I think what would solve this problem is a 2 level p2p system. The supernodes would be raspberry pi's,a plug computers [0], or even a wifi router. They can accept incoming connections, don't pay as much for bandwidth, could be shared among friends/family/neighbors. Even a 64GB microsd + arm would handle substantial messaging traffic.
Then the more network and power constrained phones could check in with their preferred supernode, ideally falling over to other supernodes if necessary. Messaging traffic is tiny, so storing it 3-4 times on redundant supernodes would still be cheap.
Said supernodes would earn reputation with their direct peers in the form of providing bandwidth, storage, and forwarding packets.
That way it would be much harder to censor, fairly robust, and ideally still easy to use. Whoever writes the software could charge an extra $20 for a turn key raspberry pi or plug computer.

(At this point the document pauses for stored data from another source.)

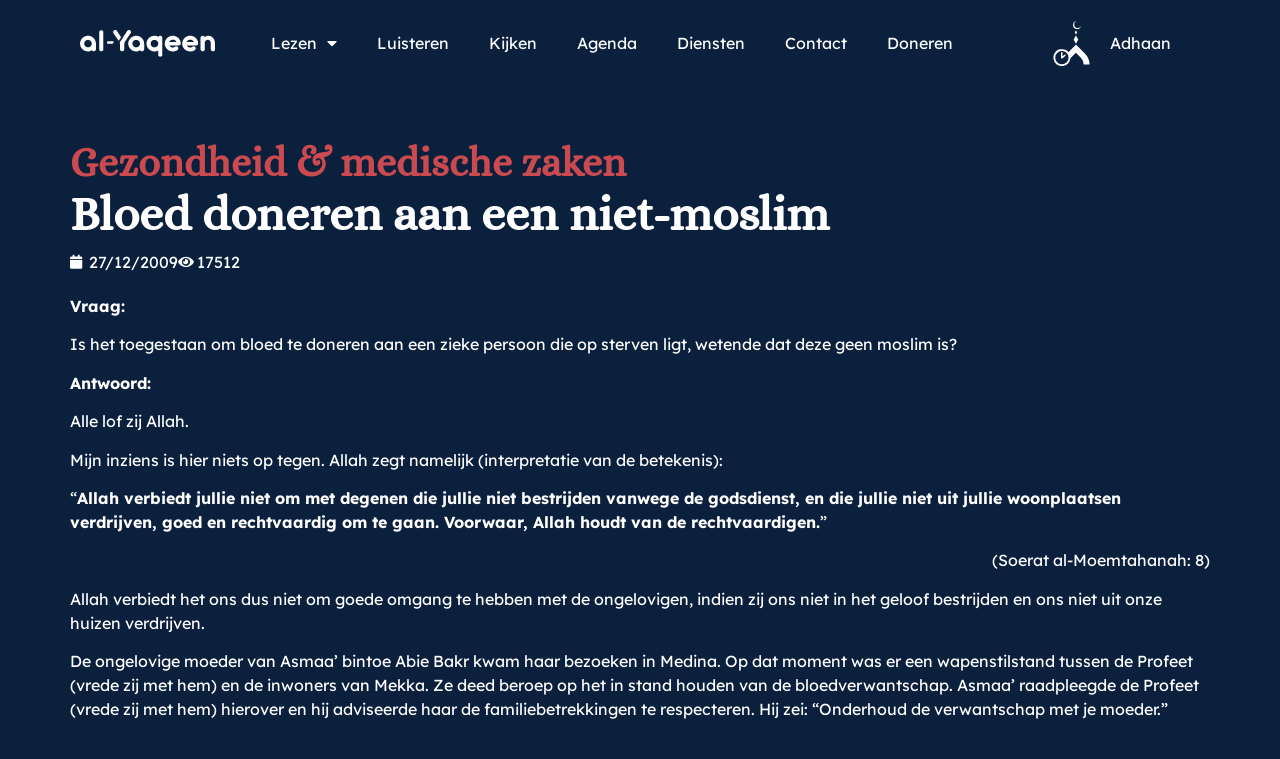

--- FILE ---
content_type: text/css
request_url: https://al-yaqeen.s3.amazonaws.com/uploads/elementor/css/post-64684.css?ver=1765525059
body_size: 3165
content:
.elementor-64684 .elementor-element.elementor-element-769a98d{--display:flex;--flex-direction:column;--container-widget-width:100%;--container-widget-height:initial;--container-widget-flex-grow:0;--container-widget-align-self:initial;--flex-wrap-mobile:wrap;--margin-top:2em;--margin-bottom:0em;--margin-left:0em;--margin-right:0em;}.elementor-64684 .elementor-element.elementor-element-d56d661 .elementor-heading-title{font-weight:600;color:var( --e-global-color-accent );}.elementor-64684 .elementor-element.elementor-element-0371714 .elementor-heading-title{font-weight:600;line-height:1.5em;}.elementor-64684 .elementor-element.elementor-element-c6d1de2 .elementor-icon-list-icon{width:14px;}.elementor-64684 .elementor-element.elementor-element-c6d1de2 .elementor-icon-list-icon i{font-size:14px;}.elementor-64684 .elementor-element.elementor-element-c6d1de2 .elementor-icon-list-icon svg{--e-icon-list-icon-size:14px;}.elementor-64684 .elementor-element.elementor-element-c8b337b{--display:flex;--flex-direction:row;--container-widget-width:initial;--container-widget-height:100%;--container-widget-flex-grow:1;--container-widget-align-self:stretch;--flex-wrap-mobile:wrap;}.elementor-64684 .elementor-element.elementor-element-688a4fb{--display:flex;--flex-direction:column;--container-widget-width:100%;--container-widget-height:initial;--container-widget-flex-grow:0;--container-widget-align-self:initial;--flex-wrap-mobile:wrap;}.elementor-64684 .elementor-element.elementor-element-e9b1585 .elementor-icon-list-items:not(.elementor-inline-items) .elementor-icon-list-item:not(:last-child){padding-bottom:calc(0px/2);}.elementor-64684 .elementor-element.elementor-element-e9b1585 .elementor-icon-list-items:not(.elementor-inline-items) .elementor-icon-list-item:not(:first-child){margin-top:calc(0px/2);}.elementor-64684 .elementor-element.elementor-element-e9b1585 .elementor-icon-list-items.elementor-inline-items .elementor-icon-list-item{margin-right:calc(0px/2);margin-left:calc(0px/2);}.elementor-64684 .elementor-element.elementor-element-e9b1585 .elementor-icon-list-items.elementor-inline-items{margin-right:calc(-0px/2);margin-left:calc(-0px/2);}body.rtl .elementor-64684 .elementor-element.elementor-element-e9b1585 .elementor-icon-list-items.elementor-inline-items .elementor-icon-list-item:after{left:calc(-0px/2);}body:not(.rtl) .elementor-64684 .elementor-element.elementor-element-e9b1585 .elementor-icon-list-items.elementor-inline-items .elementor-icon-list-item:after{right:calc(-0px/2);}.elementor-64684 .elementor-element.elementor-element-e9b1585 .elementor-icon-list-icon{width:14px;}.elementor-64684 .elementor-element.elementor-element-e9b1585 .elementor-icon-list-icon i{font-size:14px;}.elementor-64684 .elementor-element.elementor-element-e9b1585 .elementor-icon-list-icon svg{--e-icon-list-icon-size:14px;}.elementor-64684 .elementor-element.elementor-element-e9b1585 .elementor-icon-list-text, .elementor-64684 .elementor-element.elementor-element-e9b1585 .elementor-icon-list-text a{color:var( --e-global-color-text );}.elementor-64684 .elementor-element.elementor-element-e9b1585 .elementor-icon-list-item{font-weight:500;}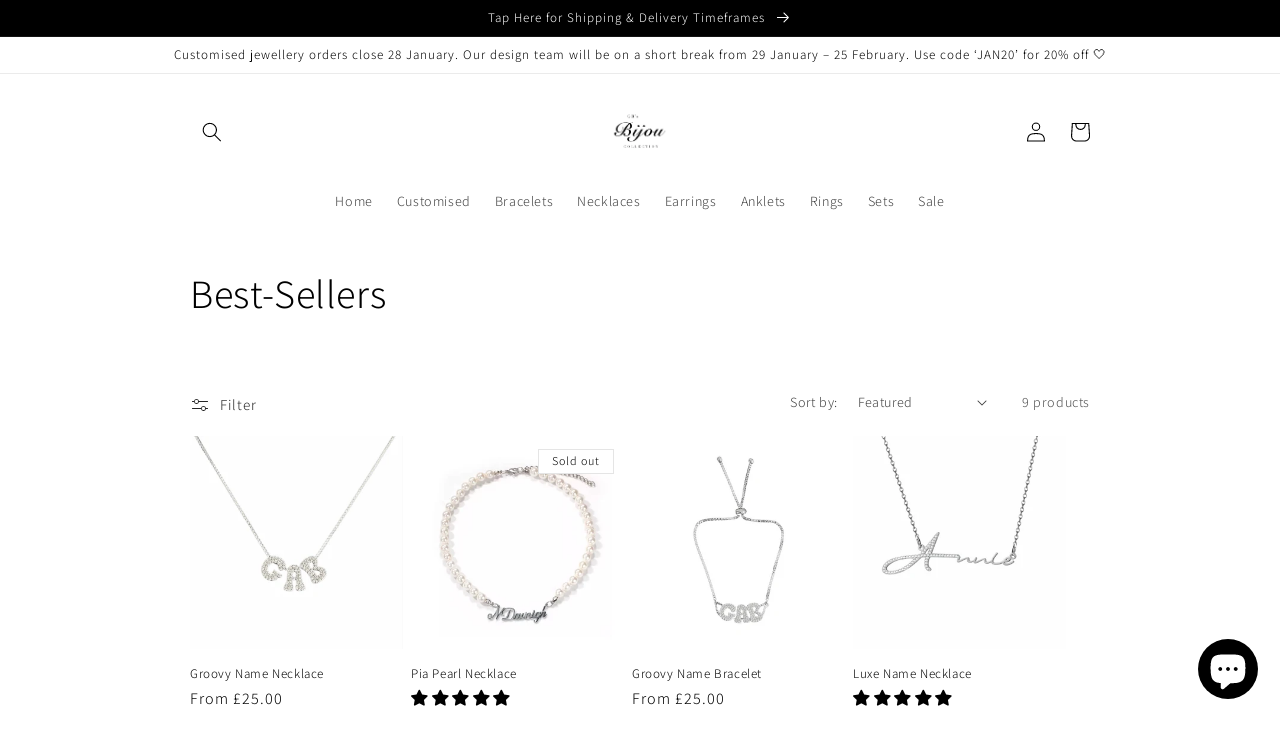

--- FILE ---
content_type: text/html; charset=UTF-8
request_url: https://pre.bossapps.co/api/js/grs-bijou-collection.myshopify.com/variants
body_size: 879
content:
{"46702173028585SP":"3445358825","46702173028585":"yes","46702173061353SP":"3445358825","46702173061353":"yes","46702173094121SP":"3445358825","46702173094121":"yes","46702173126889SP":"3445358825","46702173126889":"yes","44797940924649SP":"3445358825","44797940924649":"no","44973843349737SP":"3445358825","44973843349737":"yes","44973843382505SP":"3445358825","44973843382505":"yes","44973843415273SP":"3445358825","44973843415273":"yes","44973843448041SP":"3445358825","44973843448041":"yes","44973843480809SP":"3445358825","44973843480809":"yes","44740249813225SP":"3445358825","44740249813225":"yes","44441931579625SP":"3445358825","44441931579625":"no","44441931612393SP":"3445358825","44441931612393":"no","43411089228009SP":"3445358825","43411089228009":"yes","44807208763625SP":"3445358825","44807208763625":"yes","44807208796393SP":"3445358825","44807208796393":"yes","44807208829161SP":"3445358825","44807208829161":"yes","44807208861929SP":"3445358825","44807208861929":"yes","46383148892393SP":"3445358825","46383148892393":"yes","44973536575721SP":"3445358825","44973536575721":"yes","44807226523881SP":"3445358825","44807226523881":"yes","37721670713493SP":"3445358825","37721670713493":"yes","37721670746261SP":"3445358825","37721670746261":"yes","44807226556649SP":"3445358825","44807226556649":"yes","44807226589417SP":"3445358825","44807226589417":"yes","44807226622185SP":"3445358825","44807226622185":"yes","44539156103401SP":"3445358825","44539156103401":"yes","44539156136169SP":"3445358825","44539156136169":"yes","37721710657685SP":"3445358825","37721710657685":"no","37721710690453SP":"3445358825","37721710690453":"no","37721710723221SP":"3445358825","37721710723221":"no","37721710755989SP":"3445358825","37721710755989":"no","45905990648041SP":"3445358825","45905990648041":"yes","44807217414377SP":"3445358825","44807217414377":"yes","42451489423593SP":"3445358825","42451489423593":"yes","42451489456361SP":"3445358825","42451489456361":"yes","44807217479913SP":"3445358825","44807217479913":"yes","44807217512681SP":"3445358825","44807217512681":"yes","44807217545449SP":"3445358825","44807217545449":"yes","47280222732521SP":"3546710249","47280222732521":"yes","47280222765289SP":"3546710249","47280222765289":"no","47280291152105SP":"3546775785","47280291152105":"yes","47280291184873SP":"3546775785","47280291184873":"yes","47279951151337SP":"3546808553","47279951151337":"yes","47279951184105SP":"3546808553","47279951184105":"yes","47280133112041SP":"3546841321","47280133112041":"yes","47280133144809SP":"3546841321","47280133144809":"yes","41175175954581SP":"710078726528","41175175954581":"yes","41175175987349SP":"710078726528","41175175987349":"yes","41175176020117SP":"710078726528","41175176020117":"yes","47750646268137SP":"710104285568","47750646268137":"yes","47750646235369SP":"710104285568","47750646235369":"yes","45315991601385SP":"710104351104","45315991601385":"yes","45315991634153SP":"710104351104","45315991634153":"yes","45315991666921SP":"710104351104","45315991666921":"yes","45315991699689SP":"710104351104","45315991699689":"yes","45315991732457SP":"710104351104","45315991732457":"yes","45315991765225SP":"710104351104","45315991765225":"yes","45315991797993SP":"710104351104","45315991797993":"yes","45315991830761SP":"710104351104","45315991830761":"yes","45315991863529SP":"710104351104","45315991863529":"yes","45315991896297SP":"710104351104","45315991896297":"yes","47110995935465SP":"710106055040","47110995935465":"yes","47110995968233SP":"710106055040","47110995968233":"yes","37719655350421SP":"710195675520","37719655350421":"yes","45905968562409SP":"710225592704","45905968562409":"yes","45653716402409SP":"712786706816","45653716402409":"yes","45653716369641SP":"712786706816","45653716369641":"yes"}

--- FILE ---
content_type: application/x-javascript; charset=utf-8
request_url: https://bundler.nice-team.net/app/shop/status/grs-bijou-collection.myshopify.com.js?1769383790
body_size: -355
content:
var bundler_settings_updated='1734870670';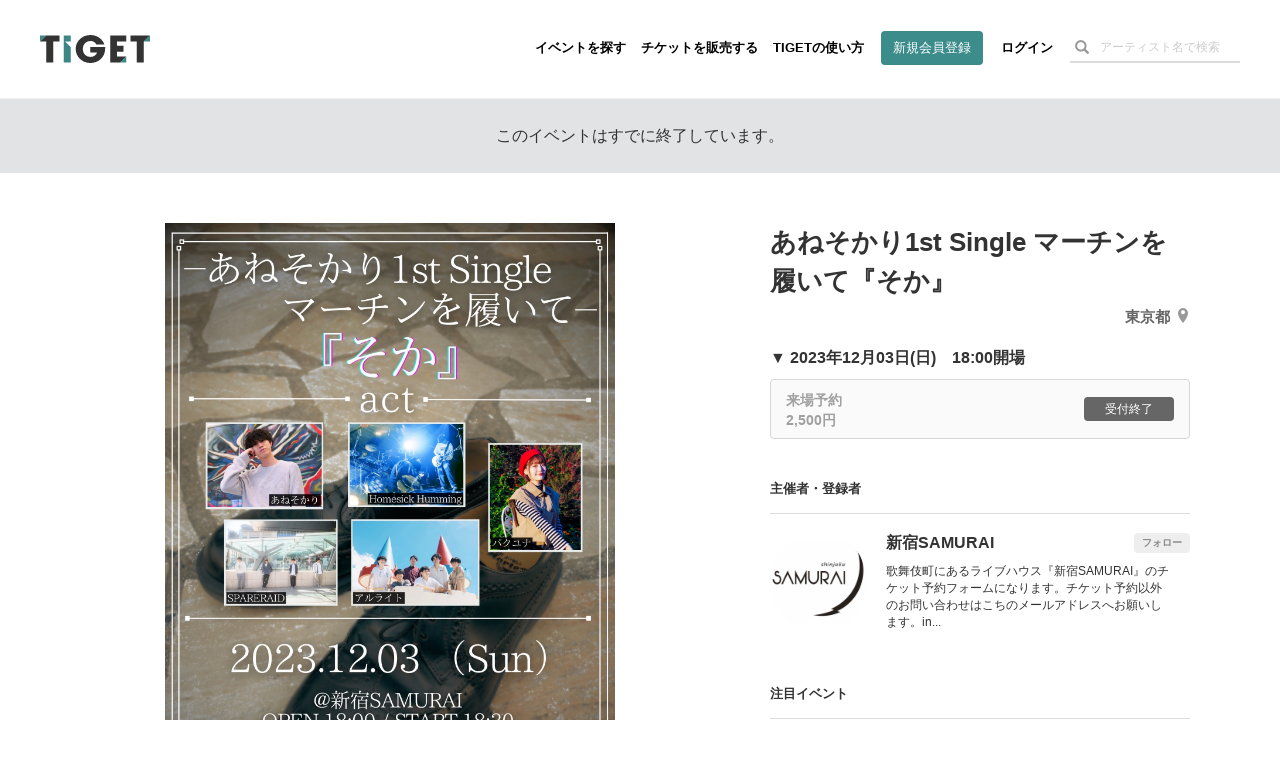

--- FILE ---
content_type: text/html; charset=utf-8
request_url: https://www.google.com/recaptcha/api2/aframe
body_size: 182
content:
<!DOCTYPE HTML><html><head><meta http-equiv="content-type" content="text/html; charset=UTF-8"></head><body><script nonce="KijDdOD3xajsqDf6yZoYxg">/** Anti-fraud and anti-abuse applications only. See google.com/recaptcha */ try{var clients={'sodar':'https://pagead2.googlesyndication.com/pagead/sodar?'};window.addEventListener("message",function(a){try{if(a.source===window.parent){var b=JSON.parse(a.data);var c=clients[b['id']];if(c){var d=document.createElement('img');d.src=c+b['params']+'&rc='+(localStorage.getItem("rc::a")?sessionStorage.getItem("rc::b"):"");window.document.body.appendChild(d);sessionStorage.setItem("rc::e",parseInt(sessionStorage.getItem("rc::e")||0)+1);localStorage.setItem("rc::h",'1766160861850');}}}catch(b){}});window.parent.postMessage("_grecaptcha_ready", "*");}catch(b){}</script></body></html>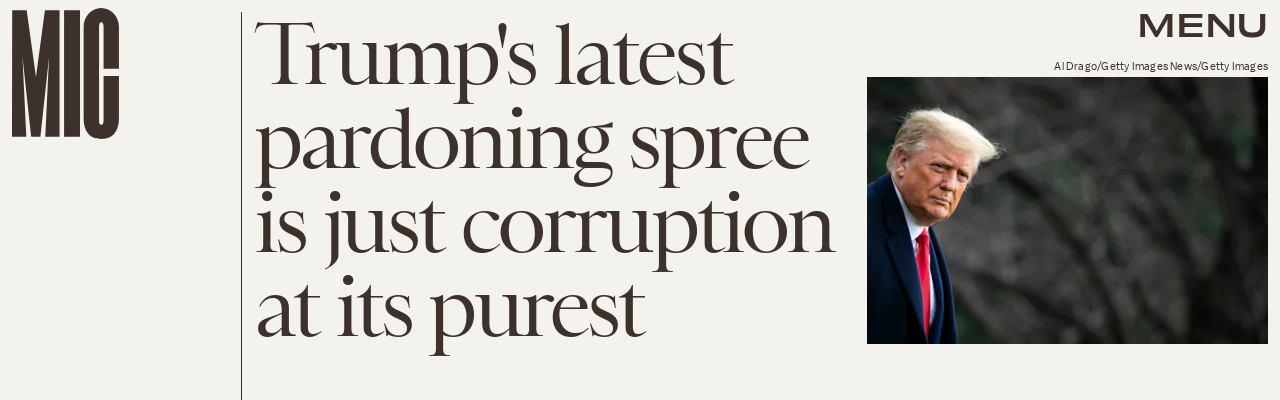

--- FILE ---
content_type: text/html; charset=utf-8
request_url: https://www.google.com/recaptcha/api2/aframe
body_size: 267
content:
<!DOCTYPE HTML><html><head><meta http-equiv="content-type" content="text/html; charset=UTF-8"></head><body><script nonce="6CUD9GdoH9ZQQSLIinGb6A">/** Anti-fraud and anti-abuse applications only. See google.com/recaptcha */ try{var clients={'sodar':'https://pagead2.googlesyndication.com/pagead/sodar?'};window.addEventListener("message",function(a){try{if(a.source===window.parent){var b=JSON.parse(a.data);var c=clients[b['id']];if(c){var d=document.createElement('img');d.src=c+b['params']+'&rc='+(localStorage.getItem("rc::a")?sessionStorage.getItem("rc::b"):"");window.document.body.appendChild(d);sessionStorage.setItem("rc::e",parseInt(sessionStorage.getItem("rc::e")||0)+1);localStorage.setItem("rc::h",'1769862902761');}}}catch(b){}});window.parent.postMessage("_grecaptcha_ready", "*");}catch(b){}</script></body></html>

Android as a fork of TextSecure called Silence https://github.com/SilenceIM/Silence but the metadata would be easily accessed when sending encrypted sms. While the contents of the message may be secure who and when you were talking would be easily accessed.
Geez, if only there were a protocol with as good encryption but federated so that everybody could host their own server which would make it way harder to block…
Eh, you'd have to operate a server in the country, and TLS in and out of Egypt is MITMed and outright blocked in many areas from what I've seen when playing with VOIP over there.
At least they would have proper encryption within their country. Apparently, depending on central services outside their country makes it too easy to block.
If countries will block messaging services why do you think they won't raid / shut down servers?
I really don't understand the hating on Signal for not fulfilling all of everyone's use cases. There is an SMS/ MMS fork called Silence (available on F-Droid). If that's a feature users want they have an option.
But ...
What exactly happened that XMPP lost on mobile phones? What did they do wrong? XMPP was there before smartphones came, had working clients, and had (for that time) pretty decent encryption.
While I understand that big players like WhatsApp want to bind all users to their own infrastructure, I don't understand why even the niche instant messangers go through the burden of creating their own infrastructure (or relying on Google's) instead of just concentrating on the client side to provide better XMPP clients.
Is XMPP so bad that nobody wants to do that? If so, why?